Here’s a list of all the random free sites that are out there for you (with colorful commentary) and honest assessments:

OkCupid

Uses a percentage rating for friends, enemies, and potential connections. Unfortunately, it’s all bullshit based on varying levels of responses. However, it might be the bluntest dating website out there as it asks questions about religion, politics, sexual history; and even allows side comments to be as specific as possible. Most people know it as a sex site, but that’s hardly the original intention of it. Also, it allows for bros to look through both bi-sexual and straight girls in case you need an extra to spice things up or just need another one. While most sites are predominately mid-20s to mid-40s, OkCupid is mainly made up of barely legals and girls in there later 20s and early 30s. With all that said, the quality is well worth a look.

PlentyOfFish (POF)

The name is quite genius/corny, but after that it’s pretty beat. The site itself looks like two kids in Intro to Computer Science put it together when they were being taught “Coding for Dummies”. Even worse, the majority of the members are late teen to early 20s with several kids. Having children isn’t a bad thing, but honestly, it doesn’t look good when you’re 20, single, and have 4 kids by several baby daddies. Besides, I’ve tried to throw a hot dog down a hallway and it’s just no fun. Both OkCupid and POF are web-based that have apps that work for your phone. These are the two app-based dating sites.

Hinge

Maybe the hottest dating app in the game right now. It's for people sick of dating randos via Tinder. It's blowing up right now. You connect it with your Facebook and then it sends back possible matches based off of friends of friends who are single and looking to mingle.
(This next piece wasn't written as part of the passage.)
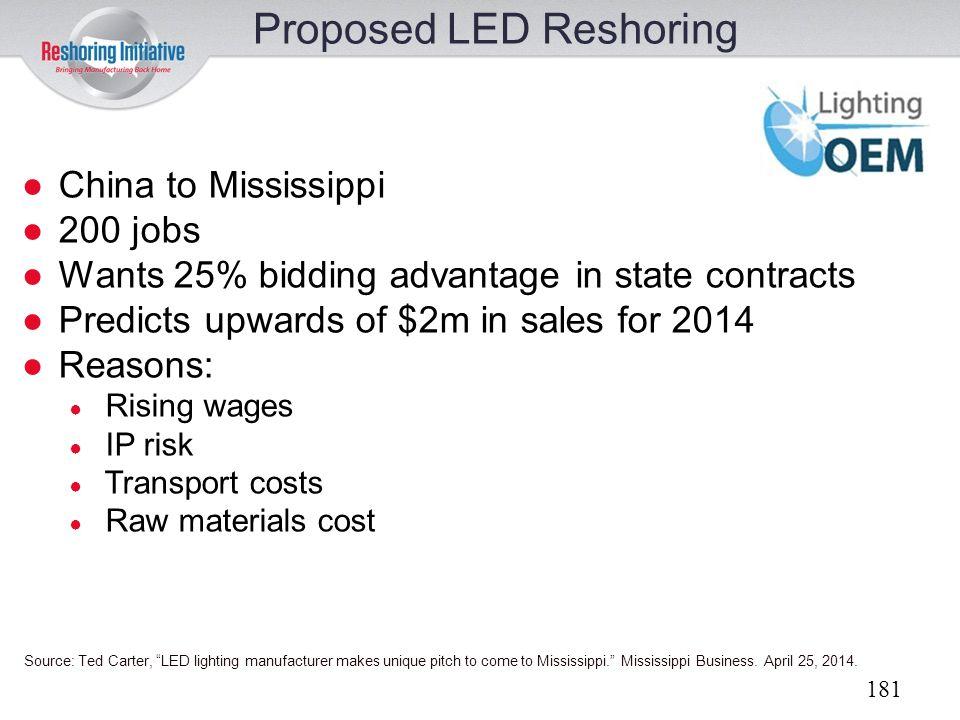 Proposed LED Reshoring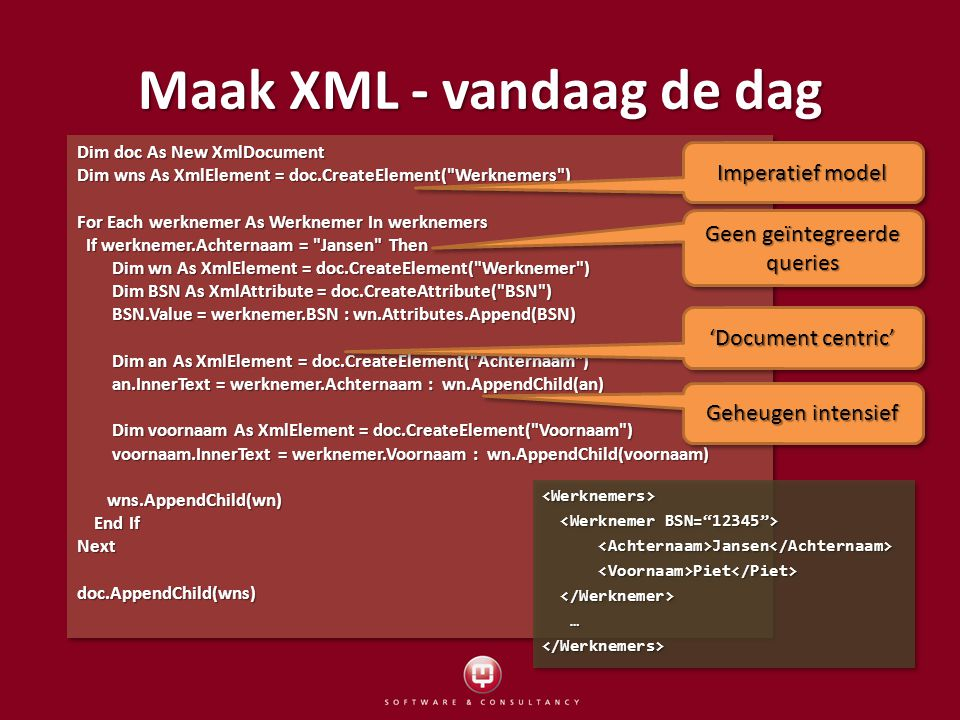 Maak XML - vandaag de dag Dim doc As New XmlDocument Dim wns As XmlElement = doc.CreateElement( Werknemers ) For Each werknemer As Werknemer In werknemers If werknemer.Achternaam = Jansen Then If werknemer.Achternaam = Jansen Then Dim wn As XmlElement = doc.CreateElement( Werknemer ) Dim wn As XmlElement = doc.CreateElement( Werknemer ) Dim BSN As XmlAttribute = doc.CreateAttribute( BSN ) Dim BSN As XmlAttribute = doc.CreateAttribute( BSN ) BSN.Value = werknemer.BSN : wn.Attributes.Append(BSN) BSN.Value = werknemer.BSN : wn.Attributes.Append(BSN) Dim an As XmlElement = doc.CreateElement( Achternaam ) Dim an As XmlElement = doc.CreateElement( Achternaam ) an.InnerText = werknemer.Achternaam : wn.AppendChild(an) an.InnerText = werknemer.Achternaam : wn.AppendChild(an) Dim voornaam As XmlElement = doc.CreateElement( Voornaam ) Dim voornaam As XmlElement = doc.CreateElement( Voornaam ) voornaam.InnerText = werknemer.Voornaam : wn.AppendChild(voornaam) voornaam.InnerText = werknemer.Voornaam : wn.AppendChild(voornaam) wns.AppendChild(wn) wns.AppendChild(wn) End If End IfNextdoc.AppendChild(wns) Dim doc As New XmlDocument Dim wns As XmlElement = doc.CreateElement( Werknemers ) For Each werknemer As Werknemer In werknemers If werknemer.Achternaam = Jansen Then If werknemer.Achternaam = Jansen Then Dim wn As XmlElement = doc.CreateElement( Werknemer ) Dim wn As XmlElement = doc.CreateElement( Werknemer ) Dim BSN As XmlAttribute = doc.CreateAttribute( BSN ) Dim BSN As XmlAttribute = doc.CreateAttribute( BSN ) BSN.Value = werknemer.BSN : wn.Attributes.Append(BSN) BSN.Value = werknemer.BSN : wn.Attributes.Append(BSN) Dim an As XmlElement = doc.CreateElement( Achternaam ) Dim an As XmlElement = doc.CreateElement( Achternaam ) an.InnerText = werknemer.Achternaam : wn.AppendChild(an) an.InnerText = werknemer.Achternaam : wn.AppendChild(an) Dim voornaam As XmlElement = doc.CreateElement( Voornaam ) Dim voornaam As XmlElement = doc.CreateElement( Voornaam ) voornaam.InnerText = werknemer.Voornaam : wn.AppendChild(voornaam) voornaam.InnerText = werknemer.Voornaam : wn.AppendChild(voornaam) wns.AppendChild(wn) wns.AppendChild(wn) End If End IfNextdoc.AppendChild(wns) <Werknemers> Jansen Jansen Piet Piet …</Werknemers><Werknemers> Jansen Jansen Piet Piet …</Werknemers> Imperatief model 'Document centric' Geen geïntegreerde queries Geheugen intensief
In otherwords, you're going to be matched with someone in a limited pool where you know someone in common, giving you a connection to that person right away. As the company's CEO put it: “I use Tinder when I’m out and about or bored or want to mess around, and Hinge is where I meet the people I want to date.”

Hitch

Runs through your LinkedIn profile. It’s actually a really interesting slant on the dating world. The inevitable mutual friends that you also happen to work with (hence it being on LinkedIn) and socialize with makes this risky move. Sure, it would be great to find a classy broad with life aspirations and some actual fucking brains and/or personality. But taking your work home with you is no fun. Also, the name just freaks me the fuck out. Who really wants to think about putting the cart before the horse, especially if that horse ends up being a cow.

Tinder

Making matches on your iPhone is different, but not necessarily a bad thing. The unfortunate trickle-down effect of having matches made on your phone is that the picture quality is mediocre at best and you immediately go right into texting. At least the internet sites allow the opportunity to walk away and not feel burdened by anyone or anything. That shit pops right up on your phone. And Facebook and Tinder and whatever the hell else is generally confusing when it comes to “friends”. You might know the same people and have met them and have them accept your friend request. But what do you do if you think the person is completely normal and then you find out she’s the girl that all the guys are friends with but no one wants to fuck? There’s probably a reason for that.

 

In summation, if you suck at all these sites and still can’t find anyone decent, go back to the people that rated you on Lulu. There’s a decent chance they might take you back.